-- Task brief --
Extract the text of every item below, reproducing each line unchanged and omitting the pictures.
--- start Stored rows ---
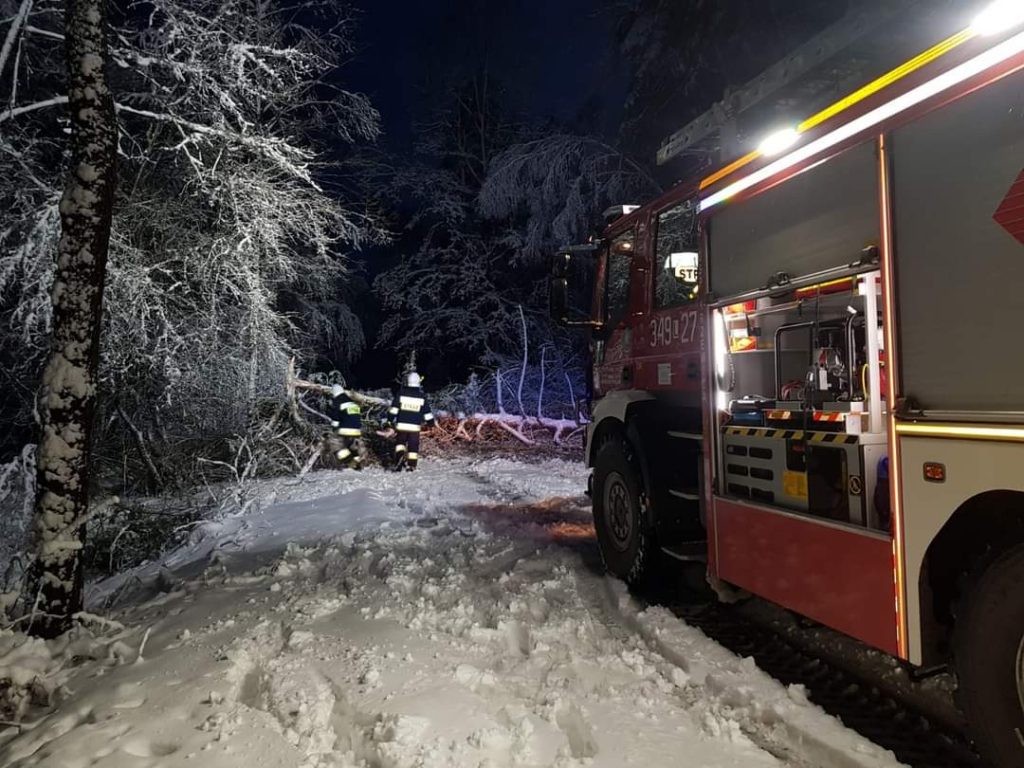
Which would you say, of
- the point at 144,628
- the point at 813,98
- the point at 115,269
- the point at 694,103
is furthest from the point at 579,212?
the point at 144,628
--- end Stored rows ---
-- Correct response --
Which would you say, of
- the point at 144,628
- the point at 813,98
- the point at 115,269
- the point at 694,103
is furthest from the point at 579,212?
the point at 144,628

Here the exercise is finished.